LOCATION DETECTION SYSTEM METHOD AND APPARATUS

Abstract

The present application relates to an emergency location system for transportation vessels. The vessels are either aircraft or watercraft. The system includes an elevation device and a tether used to couple the elevation device to the aircraft or watercraft. The length of the tether is adjustable before and after an emergency has occurred. The elevation device is used to elevate beacons and visual indicators relative to the vessel to increase the detectability. An automated control system regulates deployment and operation of the tether and elevation device.

Description

BACKGROUND

1. Field of the Invention

The present application relates generally to large scale transportation vessels and, more particularly, to a location detection system used on aircraft and watercraft.

2. Description of Related Art

The transportation industry uses multiple types of large scale transportation vessels, such as trains, planes, watercraft and so forth. These vessels are used to transport people, cargo (manufactured goods), produce, and livestock around the world. At times, accidents may occur which may leave the vessel powerless and damaged. These vessels may be lost at sea and sink, leaving little trace of the wreckage. If wreckage is discovered on the surface of the water, currents have typically dispersed portions of the vessel over extreme distances leading to vast search areas. If wreckages occur on rough terrain, wreckages may be hidden due to blending scenery, fresh snow, thick overgrowth of vegetation, and so forth. In both instances, discovering the wreckage can become extremely difficult, time consuming, and costly.

Presently, systems exist that permit tracking of a vessel. These may be used to identify the location of a portion of the vessel. Such systems typically include a sound beacon or transmitted signal. These systems have some disadvantages. For instance, beacons or signal emitters are typically located directly within the wreckage. When under water, the depth of the wreckage and salinity of the water make it difficult to accurately detect from the surface. Furthermore, the emitters have limited life spans. Additionally, some of these systems may be overridden by a user and shut off.

A more robust and easily detectable detection system is required to reduce the time and cost required to determine the wreckage site. Although great strides have been made in detection systems for vessels, considerable shortcomings remain.

DESCRIPTION OF THE DRAWINGS

The novel features believed characteristic of the application are set forth in the appended claims. However, the application itself, as well as a preferred mode of use, and further objectives and advantages thereof, will best be understood by reference to the following detailed description when read in conjunction with the accompanying drawings, wherein:

FIG. 1 is a schematic of an emergency location system according to the preferred embodiment of the present application;

FIG. 2 is a top view and side view of an aircraft with the emergency location system of FIG. 1;

FIG. 3 is a side view of a second aircraft with the emergency location system of FIG. 1;

FIG. 4 is a side view of a watercraft with the emergency location system of FIG. 1;

FIG. 5 is a side view of the emergency location system of FIG. 1 deployed relative to a vessel; and

FIG. 6 is a side view of an alternative embodiment of the emergency location system of FIG. 1 deployed relative to the vessel.

While the system and method of the present application is susceptible to various modifications and alternative forms, specific embodiments thereof have been shown by way of example in the drawings and are herein described in detail. It should be understood, however, that the description herein of specific embodiments is not intended to limit the application to the particular embodiment disclosed, but on the contrary, the intention is to cover all modifications, equivalents, and alternatives falling within the spirit and scope of the process of the present application as defined by the appended claims.

» Requirement 1
According to the patent text, what four things do large scale transportation vessels carry around the world?
» Requirement 2
Can you set down, word for word, the stretch of the patent text from "Presently, systems exist" through "considerable shortcomings remain."?
The lines after this point come from a separate source.

» Record excerpts

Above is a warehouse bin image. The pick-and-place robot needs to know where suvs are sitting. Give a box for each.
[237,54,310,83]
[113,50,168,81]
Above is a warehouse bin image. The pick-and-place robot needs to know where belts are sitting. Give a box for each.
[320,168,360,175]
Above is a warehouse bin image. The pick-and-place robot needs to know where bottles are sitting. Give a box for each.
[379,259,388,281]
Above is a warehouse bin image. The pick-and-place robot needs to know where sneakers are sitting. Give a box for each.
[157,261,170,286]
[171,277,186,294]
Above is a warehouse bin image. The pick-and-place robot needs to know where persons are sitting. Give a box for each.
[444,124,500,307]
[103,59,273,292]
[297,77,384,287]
==
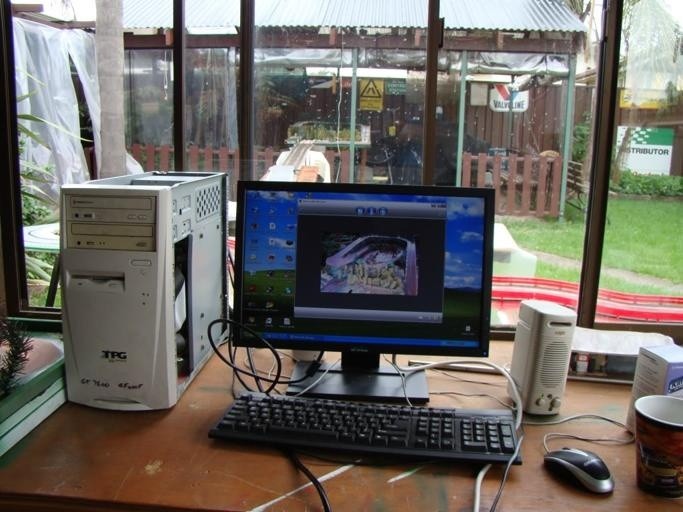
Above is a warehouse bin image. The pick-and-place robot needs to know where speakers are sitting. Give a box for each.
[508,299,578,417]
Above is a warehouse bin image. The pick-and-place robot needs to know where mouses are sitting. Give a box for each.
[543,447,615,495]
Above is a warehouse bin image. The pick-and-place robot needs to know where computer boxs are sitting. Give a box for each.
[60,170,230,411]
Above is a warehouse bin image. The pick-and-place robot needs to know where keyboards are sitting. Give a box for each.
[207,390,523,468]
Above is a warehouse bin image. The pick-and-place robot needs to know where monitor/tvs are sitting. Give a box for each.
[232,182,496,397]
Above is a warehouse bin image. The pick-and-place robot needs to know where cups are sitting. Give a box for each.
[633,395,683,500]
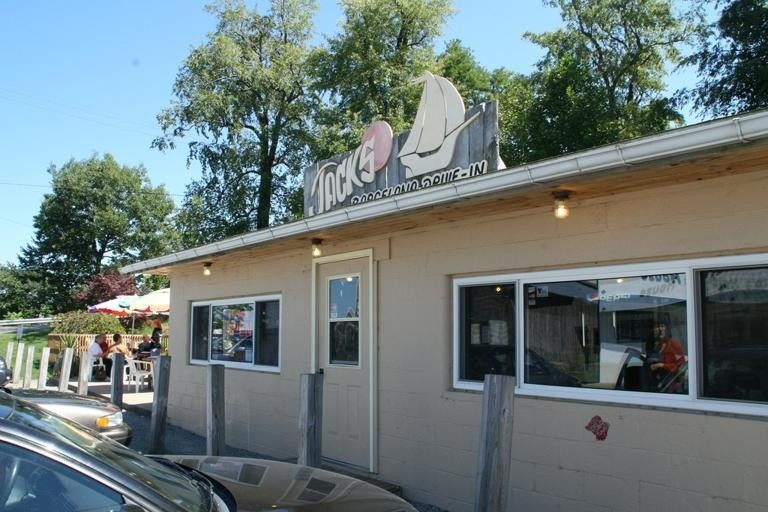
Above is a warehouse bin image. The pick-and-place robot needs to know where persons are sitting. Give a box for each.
--
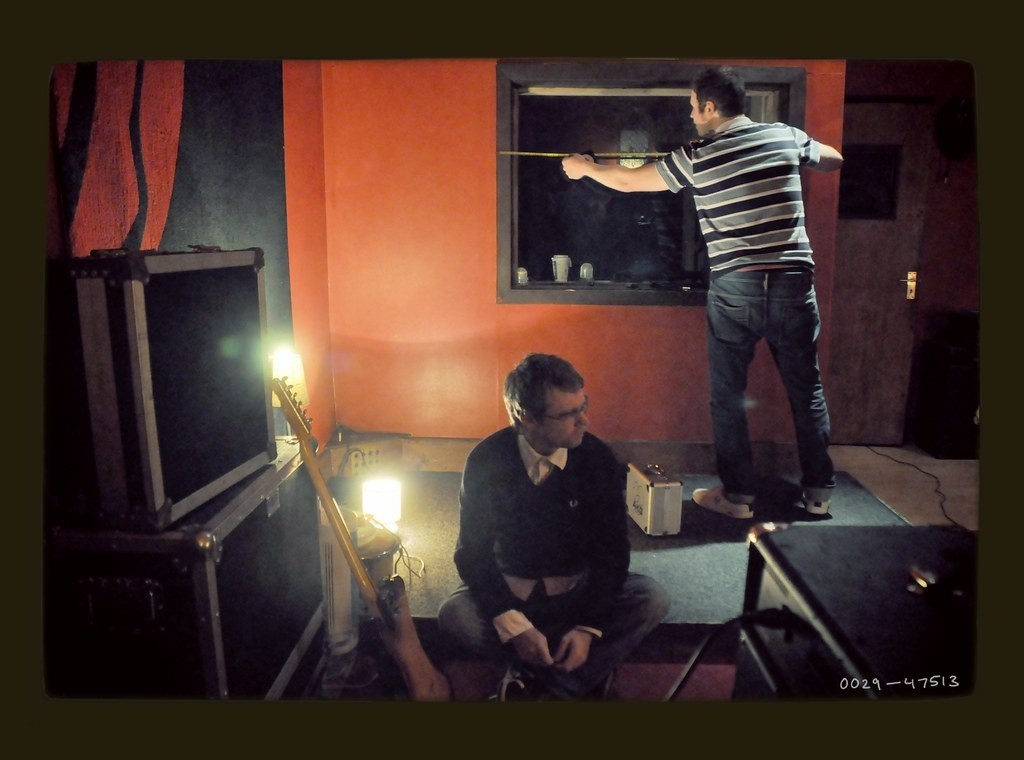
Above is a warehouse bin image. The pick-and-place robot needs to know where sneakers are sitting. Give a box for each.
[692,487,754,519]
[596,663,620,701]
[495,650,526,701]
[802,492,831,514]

» Exercise result 1
People, cargo (manufactured goods), produce, and livestock.

» Exercise result 2
Presently, systems exist that permit tracking of a vessel. These may be used to identify the location of a portion of the vessel. Such systems typically include a sound beacon or transmitted signal. These systems have some disadvantages. For instance, beacons or signal emitters are typically located directly within the wreckage. When under water, the depth of the wreckage and salinity of the water make it difficult to accurately detect from the surface. Furthermore, the emitters have limited life spans. Additionally, some of these systems may be overridden by a user and shut off.

A more robust and easily detectable detection system is required to reduce the time and cost required to determine the wreckage site. Although great strides have been made in detection systems for vessels, considerable shortcomings remain.